First Class contains a number of crackerjack scenes, and it doesn’t pull many punches; if any X-Men movie merits parental caution, this is it.  The opening scene of what Erik endures at Schmidt/Shaw’s hands is chilling, Erik’s quest for vengeance is violent and brutal, and Hugh Jackman makes a surprise cameo long enough to drop the movie’s sole F-bomb (a movie can maintain its PG-13 rating with an F-bomb, provided it’s the only one).  Later there is a scene with Erik and two enemies all downing a glass while everyone nervously eyes everyone else, wondering who will make the first move, that has the kind of tension and style of a classic Western.  Then there is Charles and Erik’s assault on a Russian military compound to ambush Emma Frost, and the climactic countdown to the brink of Armageddon, with American and Soviet ships in a point blank staredown and the X-Men—and Shaw—in the middle.  Other scenes are memorable for reasons other than action.  The sometimes heavy mood is lightened by a humorous and quick-cutting training montage that showcases everyone’s powers.  And there is real poignancy in the moment when Charles unlocks a happy memory of Erik’s mother that he didn’t know he had, bringing a tear to Erik’s eye (and perhaps to that of some audience members as well).  Perhaps most crucially, even in the middle of all the action and intrigue, the central relationship between Charles and Erik is well-developed enough that the inevitable parting has genuine emotional impact.

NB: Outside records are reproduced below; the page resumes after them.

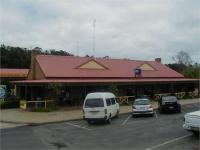Magpie & Stump Hotel Wandong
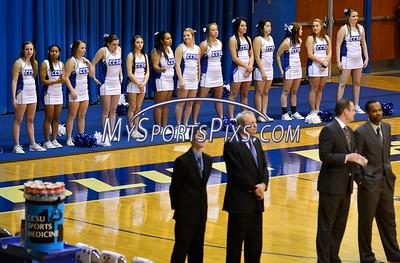 12/31/2014 Mike Orazzi | Staff Members of the CCSU cheerleading squad.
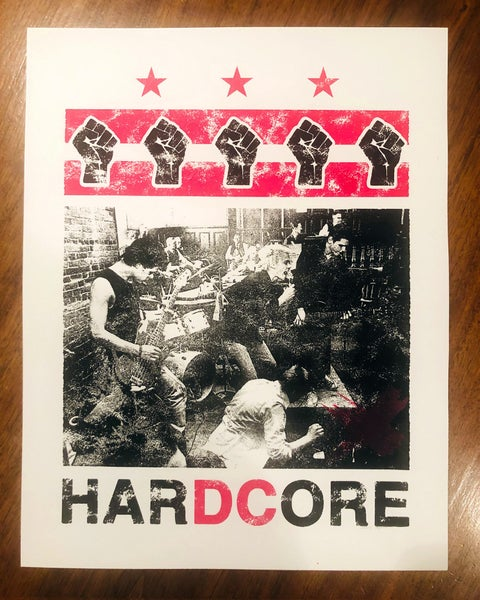 Image of HarDCore Print - Red Version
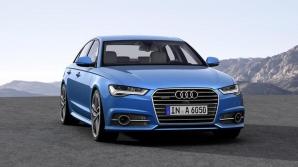 Audi A6 превратится в роскошный седан марки Volkswagen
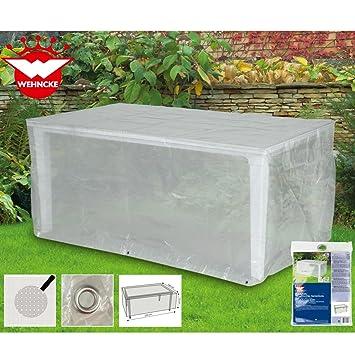 Schutzhülle Gartentisch 220x100.Schutzhülle Für Rechteckigen Gartentisch Ca 220 X 100 75cm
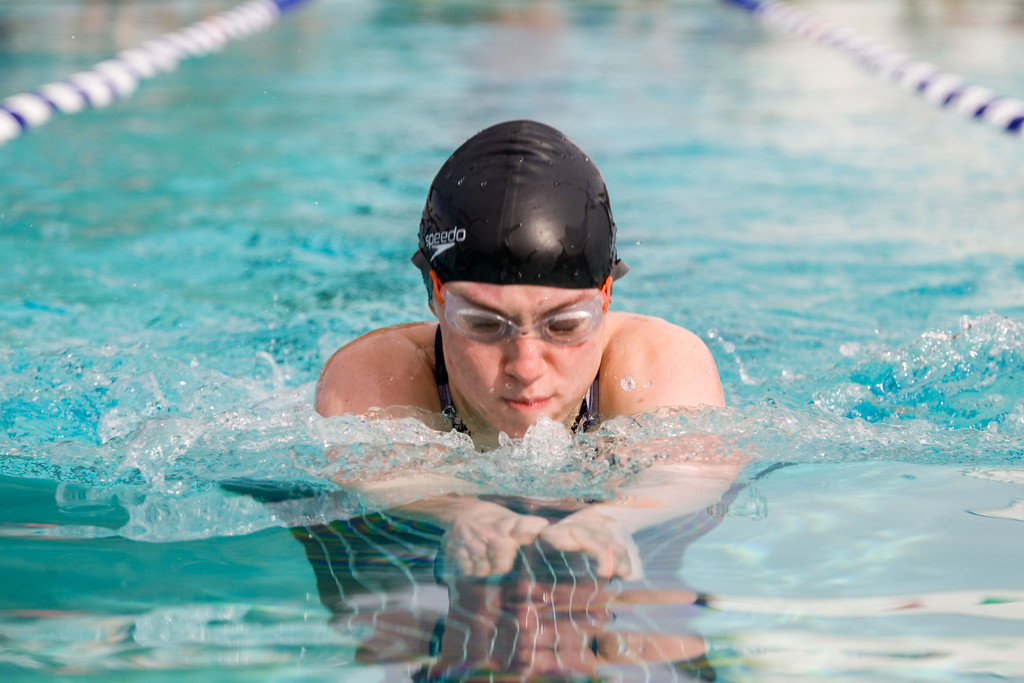 IMAGE: https://photos.smugmug.com/Stone-Ridge-Christian/Swimming/Swimming-2018/Atwater-03-09-18/i-2tgJmsc/3/690952b1/XL/atwater-030918-08-XL.jpg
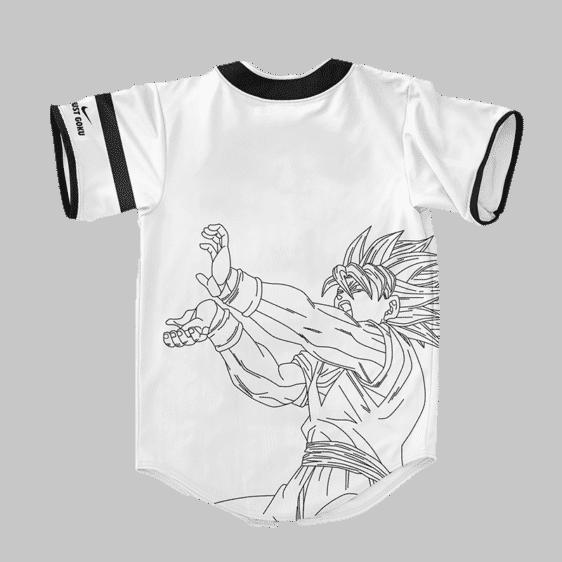 Dragon Ball Z Just Goku Nike Inspired Baseball Jersey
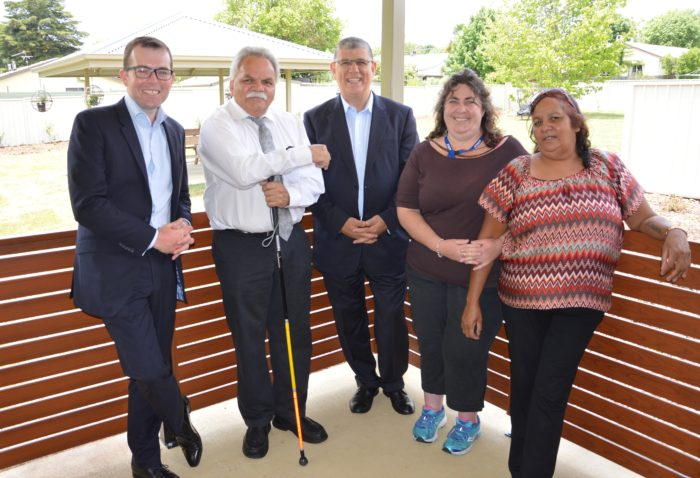 NEW GROUP HOMES FOR PEOPLE WITH DISABILITY IN ARMIDALE OPENED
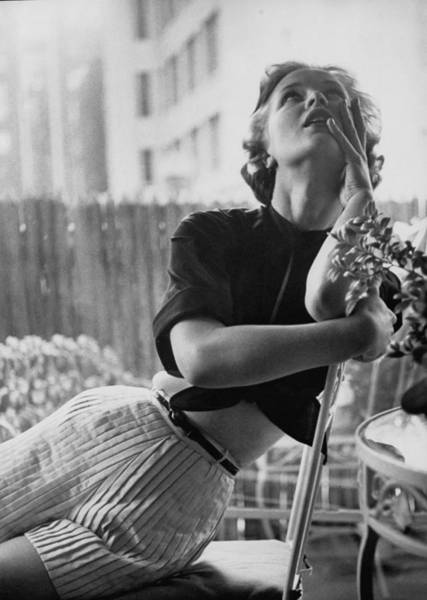 Photograph - Sunning In Sports Outfit, Is Crease-resi by Gordon Parks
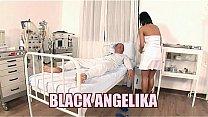 Slutty nurse Black Angelika fucks in the hospital bed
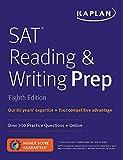 SAT Reading & Writing Prep: Over 300 Practice Questions + Online (Kaplan Test Prep)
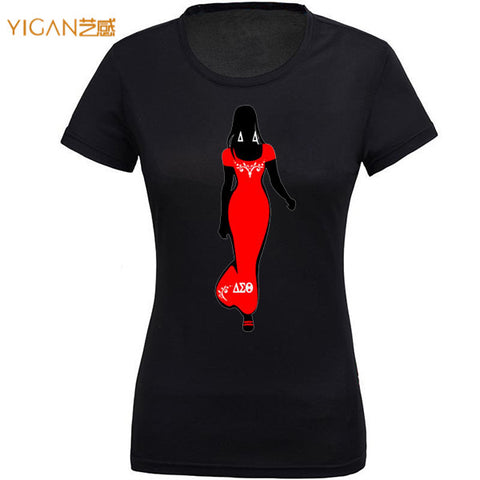 95% cotton 180g printing DST afro girl plain women t shirts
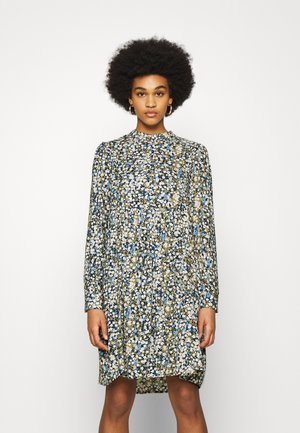 OBJDITSY NELLE DRESS - Shirt dress - blue mirage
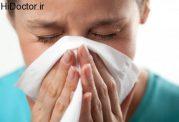 اعتقادات رایج در زمینه سرماخوردگی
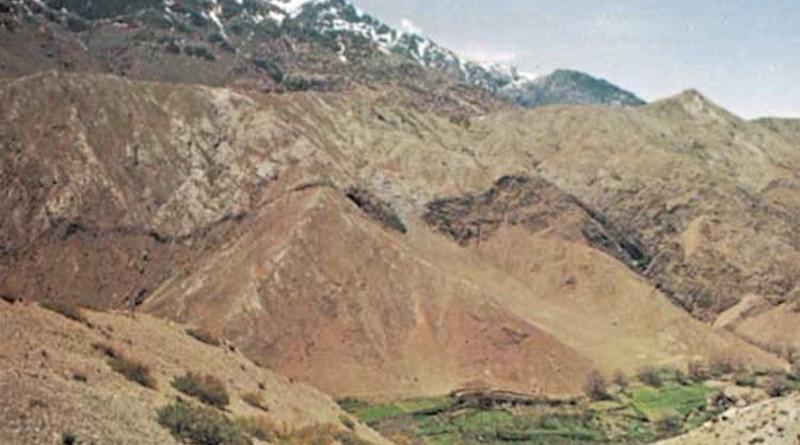 Tichka Pass in the High Atlas mountains, Morocco. Credit: Britannica Researchers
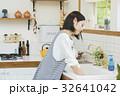 20代女性家事イメージ 32641042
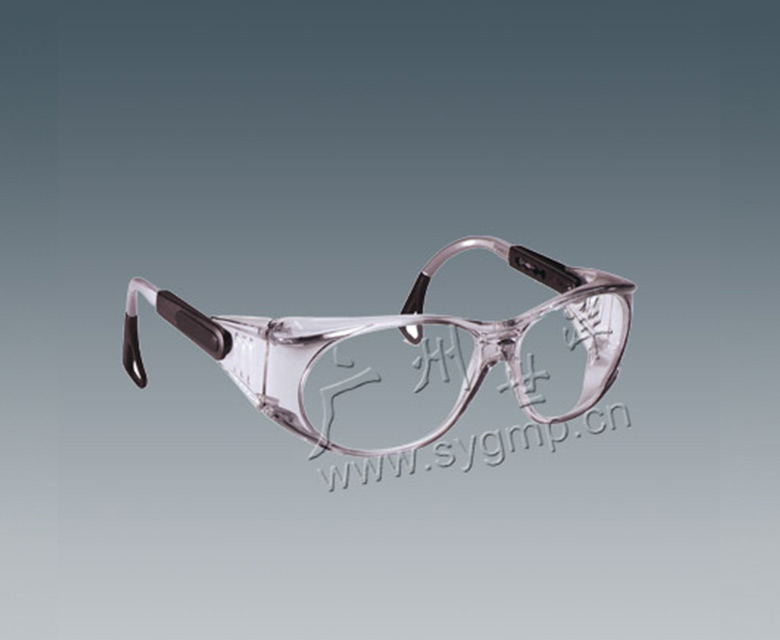 AOS 12235防護眼鏡(帶側翼通風口,防霧)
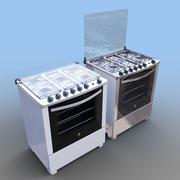 Soba Electrolux 3d model
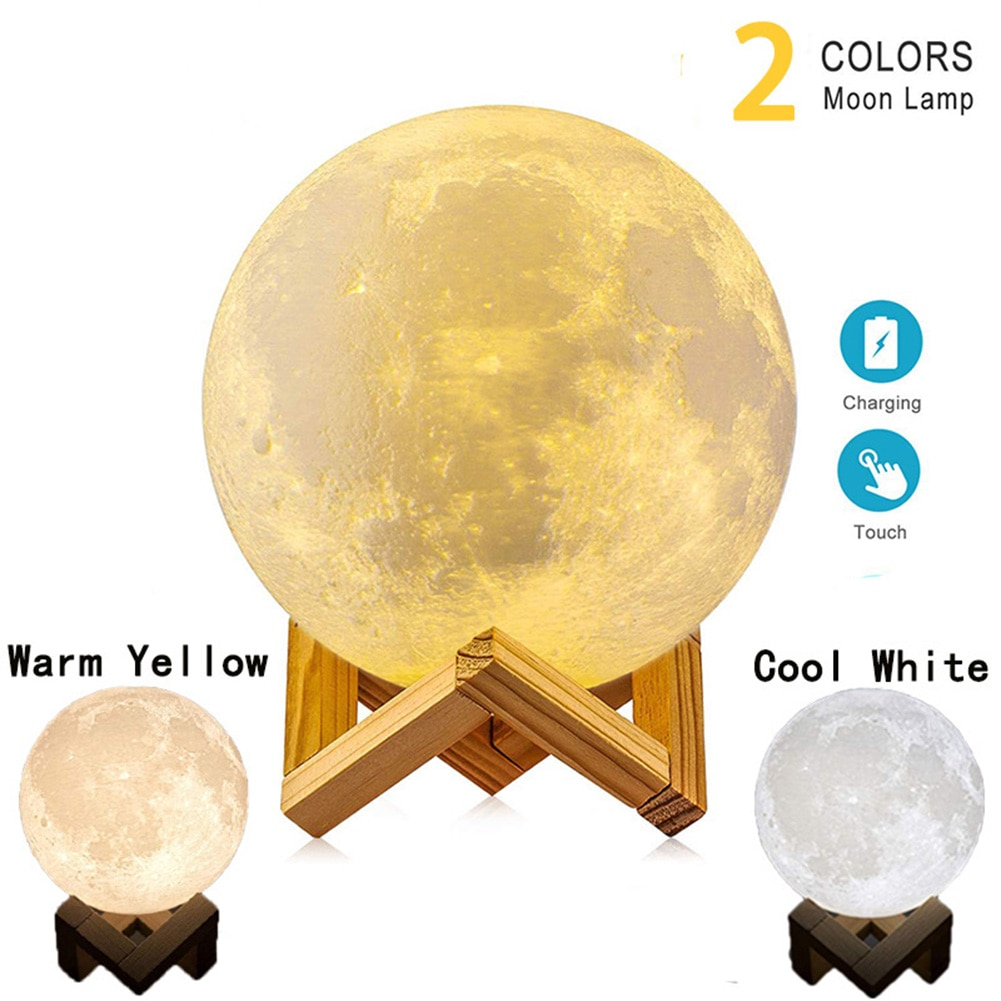 3D Print Galaxy Moon Lamp Night Light USB Rechargeable Creative Home Decor Touch Star Moon Lamp Bedroom Lover Children Gift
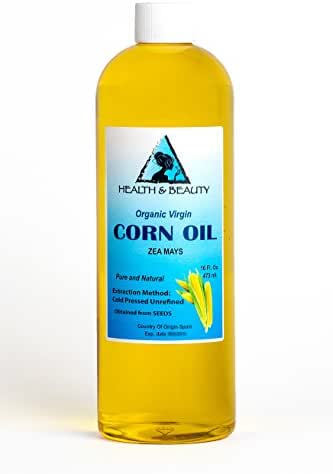Corn/Maize Oil Unrefined Organic Virgin Raw Cold Pressed Premium Fresh Pure 32 oz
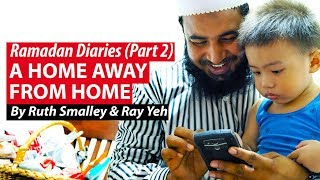 Ramadan Diaries: Migrant Workers Try To Make A Home Away From Home  | CNA Insider
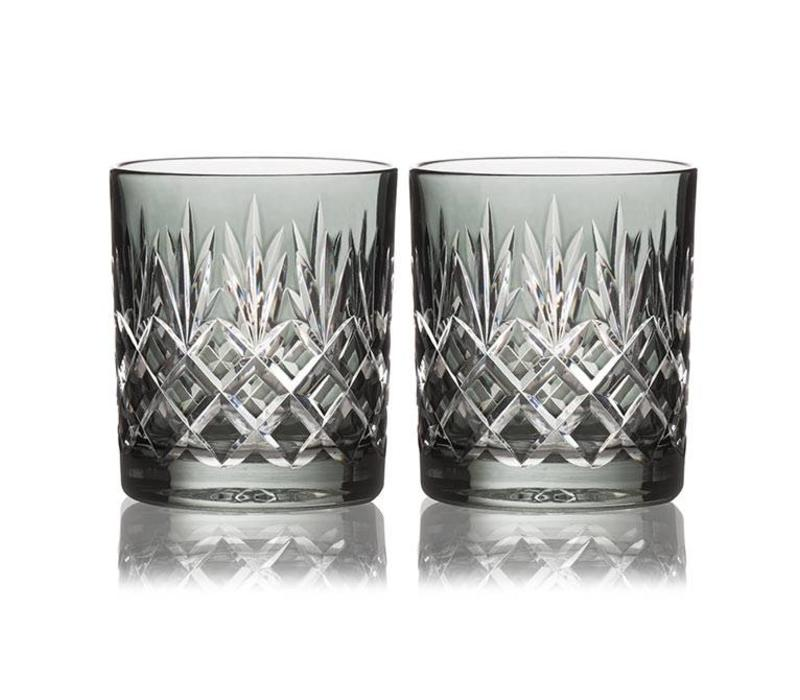 Pineapple Smoke Double Old Fashioned, set of 2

Vaughn doesn’t steep his world in as much ’60s vibe as he could have, but he throws in touches here and there, with Charles referring to mutations as ‘groovy’, and the intentionally retro ending credits.  With his swanky bachelor pad, yacht, scantily-clad right-hand-woman and colorful henchmen, secret submarine base, and world domination plot, Kevin Bacon’s debonair Shaw would feel right at home as a James Bond villain; all he’s missing is a fluffy white cat.  Speaking of Shaw, while there’s nothing wrong with Bacon’s performance, his plot is cliched and generic, and in all the movies where it’s been employed, it’s never struck me as well thought out; what’s the point of ruling the world if all you’ve got left to rule over are nuked ruins?  More interesting is the parallel the movie draws between hunter and hunted; even Erik himself acknowledges that he and Shaw’s views and goals are the same, and their enmity is purely for personal reasons.  The movie throws in some easter eggs for fans— the Hugh Jackman and Rebecca Romijn cameos are particular surefire treats— as well as a few scattered continuity issues that leave First Class occupying a vague netherworld halfway between outright prequel and slight reboot, although said contradictions are minor enough that most casual viewers probably won’t pick up on them.  Other flaws are minor; a character is undeveloped to the point where a switching of sides lacks any motive or meaning, the mask Nicholas Hoult wears as Beast limits his facial expressiveness, and Magneto’s costume has yet to translate well to screen and avoid making anyone who wears it, even actors as authoritative as McKellen and Fassbender, look silly.  And, perhaps inevitably, the movie doesn’t entirely escape the prequel pitfall of feeling like it’s setting up future installments instead of telling a story all its own, with various plot points clicking into place.  Hank becomes Beast.  Check.  Charles is crippled.  Check.  Erik gets his helmet.  Check.    Mystique joins Magneto.  Check.  This is all done in a way that feels a lot more fresh and a lot less perfunctory than X-Men Origins: Wolverine, but it’s still a touch of perhaps unavoidable prequelitis.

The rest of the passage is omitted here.